The absentee-ballot shuffle is not unfamiliar to Georgetown students. Voter turnout among young people is important to us, and America’s young people voted about 30 points below America’s old people in the last presidential election. We want to have a voice in the political process, but if it seems that our voice is getting progressively more elusive, that’s because it is.

The 2016 presidential election will be the first without Section 4(b) of the Voting Rights Act since its enactment in 1965. Section 4(b) offered a formula to identify states with histories of voter discrimination — literacy tests, poll taxes and other racist laws and practices — and subject them to Section 5’s preclearance requirements. In other words, states with a history of structural racism and a tendency to pass sketchy voting laws had to ask the Department of Justice before moving forward with legislation that could make voting harder for groups like minority voters, low-income voters and young people.

In the 2013 Shelby County v. Holder decision, however, the Supreme Court struck down Section 4(b) because “the Voting Rights Act of 1965 employed extraordinary measures to address an extraordinary problem,” and structural racism was apparently no longer an extraordinary problem in 2013. A 5-4 ruling determined that selectively applying federal restrictions to state legislation was unconstitutional, and states like Texas, North Carolina, Mississippi and Alabama rushed to pass voter ID laws and cut back on early and absentee voting before Congress could pass a legislative fix to the VRA that would satisfy the Supreme Court and protect voters from discrimination.

Luckily, we have a legislative fix to the VRA; unluckily, we are counting on Rep. Bob Goodlatte (R-Va), chair of the House Judiciary Committee, to give the Voting Rights Advancement Act a hearing, and Goodlatte has refused. Incidentally, Goodlatte has not refused $764,446 in large individual contributions and PAC contributions in 2016 alone. Only 2 percent of Goodlatte’s overall campaign contributions are from small donors, but he is not worried about it, because the 2010 Citizens United and 2014 McCutcheon v. FEC Supreme Court decisions have opened a very large door for a very large amount of money to have a very large impact on which bills get hearings. Fun fact about Citizens United, McCutcheon and Shelby: The Koch brothers helped pay for litigating all three cases.

Here’s the point: You can vote. You should vote. You should jump through whatever hoops you need to jump through so you can exercise your right to political participation in 2016, but you should not have to. Working people should not have to. Rosanell Eaton should not pass a literacy test in 1942, vote for 70 years and fail North Carolina’s voter ID law in 2015 because the name on her voter registration card does not match the name on her license. Corporate interests should not be allowed to spend $764,446 so Goodlatte can keep his constituents from voting. Mitch McConnell R-Ky. and the Senate Judiciary Committee should not be allowed to stall for a Supreme Court that will continue to privatize democracy.

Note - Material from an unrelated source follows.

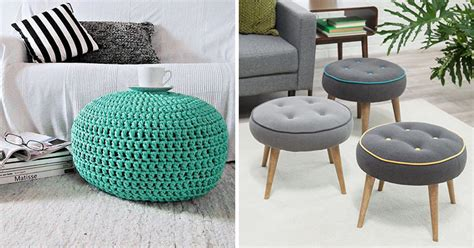 difference between ottoman and hassock what s the difference between a pouf and an ottoman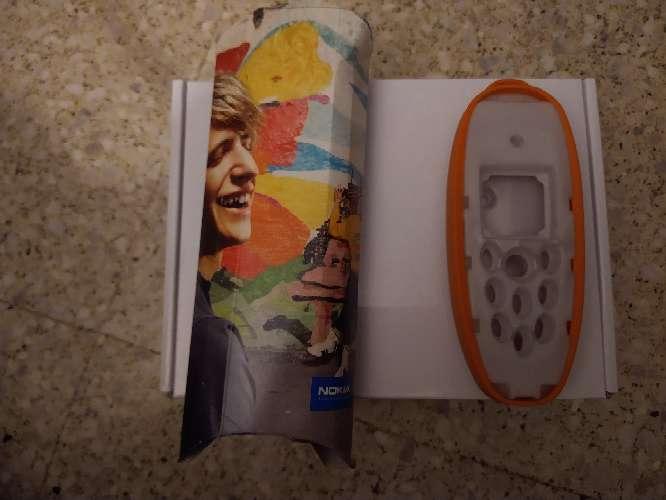 Imagen producto Carcasa móvil Nokia 3200 2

Here’s the other point: You can change the way we vote. Online registration is not the only new law protecting this year’s elections, and Massachusetts is not the only state that is passing them. The majority of Americans favor stronger campaign finance laws and restoring the Voting Rights Act, and everyone from President Obama to comedian Larry David has raised the public consciousness on the obstacles facing a strong democracy in a way that connects them to a successful one. From April 16 to 18, over 170 national advocacy groups representing a diverse set of movements and millions of members will gather in Washington, D.C., to participate in Democracy Awakening, where they will demand a democracy that listens to everyone, including teach-ins, rallies and demonstrations.

Ultimately, a just and equal society — racially, economically, socially and politically — begins and ends with a government that is accountable to the voices of its people, and Georgetown students have a long history of compelling their government to listen. You can change the way we vote, and you should.

 

Katharine Viles is a senior in the School of Foreign Service.